Using the data below, gather each line that includes the word "javascript".
[[ Extracted entries, beginning ]]
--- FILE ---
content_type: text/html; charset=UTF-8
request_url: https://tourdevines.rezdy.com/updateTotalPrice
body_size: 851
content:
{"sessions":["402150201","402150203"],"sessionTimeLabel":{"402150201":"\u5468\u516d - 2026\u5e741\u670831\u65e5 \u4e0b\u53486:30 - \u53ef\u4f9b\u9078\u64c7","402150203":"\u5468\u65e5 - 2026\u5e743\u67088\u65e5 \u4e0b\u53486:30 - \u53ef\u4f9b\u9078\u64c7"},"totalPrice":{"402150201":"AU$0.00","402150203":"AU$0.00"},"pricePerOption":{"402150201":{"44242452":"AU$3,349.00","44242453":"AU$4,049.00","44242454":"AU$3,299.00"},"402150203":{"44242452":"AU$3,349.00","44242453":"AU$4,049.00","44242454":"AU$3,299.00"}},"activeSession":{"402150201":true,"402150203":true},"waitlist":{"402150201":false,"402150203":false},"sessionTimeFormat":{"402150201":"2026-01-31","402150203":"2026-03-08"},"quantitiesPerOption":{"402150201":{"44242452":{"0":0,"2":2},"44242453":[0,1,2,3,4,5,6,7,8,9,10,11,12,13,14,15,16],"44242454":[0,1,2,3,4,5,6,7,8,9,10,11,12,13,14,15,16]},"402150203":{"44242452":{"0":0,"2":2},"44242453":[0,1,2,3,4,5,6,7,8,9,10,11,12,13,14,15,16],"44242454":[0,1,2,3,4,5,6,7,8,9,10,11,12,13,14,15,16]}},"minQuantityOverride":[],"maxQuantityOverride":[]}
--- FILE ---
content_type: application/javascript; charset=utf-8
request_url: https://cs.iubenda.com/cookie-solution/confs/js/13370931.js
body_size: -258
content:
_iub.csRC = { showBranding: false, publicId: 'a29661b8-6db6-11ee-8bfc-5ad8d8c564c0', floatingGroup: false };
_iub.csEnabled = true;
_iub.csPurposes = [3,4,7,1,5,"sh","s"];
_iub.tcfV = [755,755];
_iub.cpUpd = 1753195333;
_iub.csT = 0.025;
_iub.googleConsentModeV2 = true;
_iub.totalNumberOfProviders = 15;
[[ Extracted entries, end ]]
[[ Extracted entries, beginning ]]
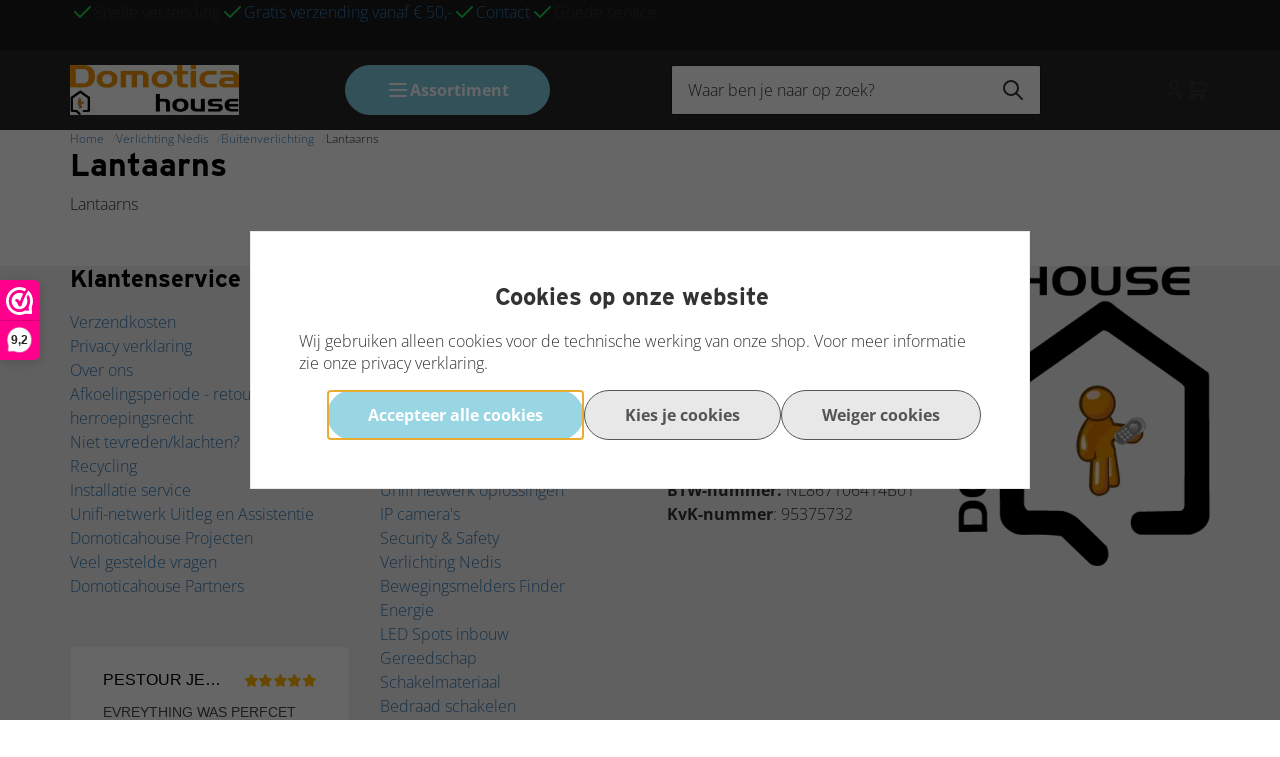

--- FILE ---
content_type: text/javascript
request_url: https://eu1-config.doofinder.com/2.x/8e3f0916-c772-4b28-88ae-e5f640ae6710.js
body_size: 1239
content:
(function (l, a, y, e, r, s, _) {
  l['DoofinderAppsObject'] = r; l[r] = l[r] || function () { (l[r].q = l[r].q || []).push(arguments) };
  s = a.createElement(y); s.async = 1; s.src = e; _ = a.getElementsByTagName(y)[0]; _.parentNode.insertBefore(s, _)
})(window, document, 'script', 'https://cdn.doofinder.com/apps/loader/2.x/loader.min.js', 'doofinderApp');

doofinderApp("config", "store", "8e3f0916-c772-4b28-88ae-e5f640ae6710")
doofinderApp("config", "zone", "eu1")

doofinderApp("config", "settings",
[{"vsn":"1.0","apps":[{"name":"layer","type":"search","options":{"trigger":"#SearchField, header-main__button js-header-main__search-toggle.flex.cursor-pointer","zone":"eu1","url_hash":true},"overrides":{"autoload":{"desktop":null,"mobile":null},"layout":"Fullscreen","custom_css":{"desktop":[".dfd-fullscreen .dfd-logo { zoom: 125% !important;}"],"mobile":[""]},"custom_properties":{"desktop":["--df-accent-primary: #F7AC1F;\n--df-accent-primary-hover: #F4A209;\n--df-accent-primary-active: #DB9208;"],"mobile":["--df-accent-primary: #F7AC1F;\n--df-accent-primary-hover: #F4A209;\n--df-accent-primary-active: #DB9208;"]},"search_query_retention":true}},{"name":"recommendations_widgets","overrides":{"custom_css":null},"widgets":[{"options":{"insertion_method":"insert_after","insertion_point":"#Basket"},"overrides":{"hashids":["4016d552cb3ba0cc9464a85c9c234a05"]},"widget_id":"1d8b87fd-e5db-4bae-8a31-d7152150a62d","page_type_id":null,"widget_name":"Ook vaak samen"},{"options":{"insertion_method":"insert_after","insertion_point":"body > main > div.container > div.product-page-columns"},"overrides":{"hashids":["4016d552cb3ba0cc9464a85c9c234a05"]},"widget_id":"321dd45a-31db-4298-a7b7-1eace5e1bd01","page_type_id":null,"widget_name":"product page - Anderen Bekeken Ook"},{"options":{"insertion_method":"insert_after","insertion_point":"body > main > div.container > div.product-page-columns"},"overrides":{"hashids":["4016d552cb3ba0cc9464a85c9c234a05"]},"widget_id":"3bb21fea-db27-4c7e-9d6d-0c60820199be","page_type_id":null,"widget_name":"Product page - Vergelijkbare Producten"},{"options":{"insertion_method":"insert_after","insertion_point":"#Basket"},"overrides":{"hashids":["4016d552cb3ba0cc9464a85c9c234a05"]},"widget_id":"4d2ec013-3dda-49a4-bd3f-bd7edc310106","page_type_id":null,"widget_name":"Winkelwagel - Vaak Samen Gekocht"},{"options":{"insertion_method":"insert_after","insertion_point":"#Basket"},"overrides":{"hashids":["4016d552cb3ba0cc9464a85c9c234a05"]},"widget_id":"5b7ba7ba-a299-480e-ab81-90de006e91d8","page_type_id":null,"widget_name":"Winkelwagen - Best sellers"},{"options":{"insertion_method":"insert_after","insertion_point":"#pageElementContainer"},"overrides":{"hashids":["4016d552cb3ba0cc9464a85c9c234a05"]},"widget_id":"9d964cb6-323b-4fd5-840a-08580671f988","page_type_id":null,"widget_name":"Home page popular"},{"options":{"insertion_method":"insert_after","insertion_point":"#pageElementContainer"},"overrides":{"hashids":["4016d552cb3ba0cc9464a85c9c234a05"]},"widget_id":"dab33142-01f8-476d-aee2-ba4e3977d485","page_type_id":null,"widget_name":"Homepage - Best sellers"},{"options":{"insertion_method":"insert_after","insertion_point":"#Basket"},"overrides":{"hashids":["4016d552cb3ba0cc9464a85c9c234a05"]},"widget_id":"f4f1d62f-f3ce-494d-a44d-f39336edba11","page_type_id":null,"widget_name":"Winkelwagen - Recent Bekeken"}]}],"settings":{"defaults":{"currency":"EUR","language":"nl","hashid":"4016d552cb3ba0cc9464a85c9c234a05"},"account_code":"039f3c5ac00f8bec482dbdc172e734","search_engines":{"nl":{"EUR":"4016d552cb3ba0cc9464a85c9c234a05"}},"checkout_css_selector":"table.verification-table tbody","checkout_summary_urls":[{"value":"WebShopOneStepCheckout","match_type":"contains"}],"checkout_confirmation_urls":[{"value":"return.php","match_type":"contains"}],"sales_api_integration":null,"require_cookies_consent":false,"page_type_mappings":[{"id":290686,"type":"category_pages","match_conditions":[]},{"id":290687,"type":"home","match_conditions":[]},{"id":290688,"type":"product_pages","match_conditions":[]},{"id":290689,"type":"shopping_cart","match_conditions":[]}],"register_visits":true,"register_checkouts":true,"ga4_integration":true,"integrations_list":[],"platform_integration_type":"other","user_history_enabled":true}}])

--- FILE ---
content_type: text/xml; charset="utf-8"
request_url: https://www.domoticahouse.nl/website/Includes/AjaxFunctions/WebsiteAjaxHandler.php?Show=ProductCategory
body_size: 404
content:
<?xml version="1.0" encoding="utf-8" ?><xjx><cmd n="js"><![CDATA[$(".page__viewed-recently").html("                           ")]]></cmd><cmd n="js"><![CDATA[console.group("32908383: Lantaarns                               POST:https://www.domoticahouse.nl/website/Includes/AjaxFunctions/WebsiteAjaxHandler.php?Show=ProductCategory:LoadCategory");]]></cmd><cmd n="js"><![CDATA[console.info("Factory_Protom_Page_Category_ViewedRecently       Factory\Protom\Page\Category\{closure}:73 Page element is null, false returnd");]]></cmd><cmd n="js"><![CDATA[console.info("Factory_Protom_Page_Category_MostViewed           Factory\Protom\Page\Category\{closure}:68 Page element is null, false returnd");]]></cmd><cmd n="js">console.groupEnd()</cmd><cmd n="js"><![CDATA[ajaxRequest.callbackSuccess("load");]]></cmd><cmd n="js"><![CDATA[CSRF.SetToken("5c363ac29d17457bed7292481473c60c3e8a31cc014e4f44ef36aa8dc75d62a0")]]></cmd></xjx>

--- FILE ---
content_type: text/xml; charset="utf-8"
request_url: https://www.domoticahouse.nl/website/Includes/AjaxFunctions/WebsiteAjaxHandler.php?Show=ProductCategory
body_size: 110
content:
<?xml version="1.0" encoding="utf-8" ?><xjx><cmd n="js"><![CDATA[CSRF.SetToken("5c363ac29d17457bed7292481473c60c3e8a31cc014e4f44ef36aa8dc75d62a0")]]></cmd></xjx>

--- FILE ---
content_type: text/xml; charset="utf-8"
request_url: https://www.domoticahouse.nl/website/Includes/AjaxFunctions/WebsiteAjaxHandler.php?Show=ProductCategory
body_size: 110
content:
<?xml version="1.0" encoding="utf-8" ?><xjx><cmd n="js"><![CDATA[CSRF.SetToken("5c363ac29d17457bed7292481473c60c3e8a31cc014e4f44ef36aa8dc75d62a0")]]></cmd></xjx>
[[ Extracted entries, end ]]
Answer box:
content_type: application/javascript; charset=utf-8
content_type: text/javascript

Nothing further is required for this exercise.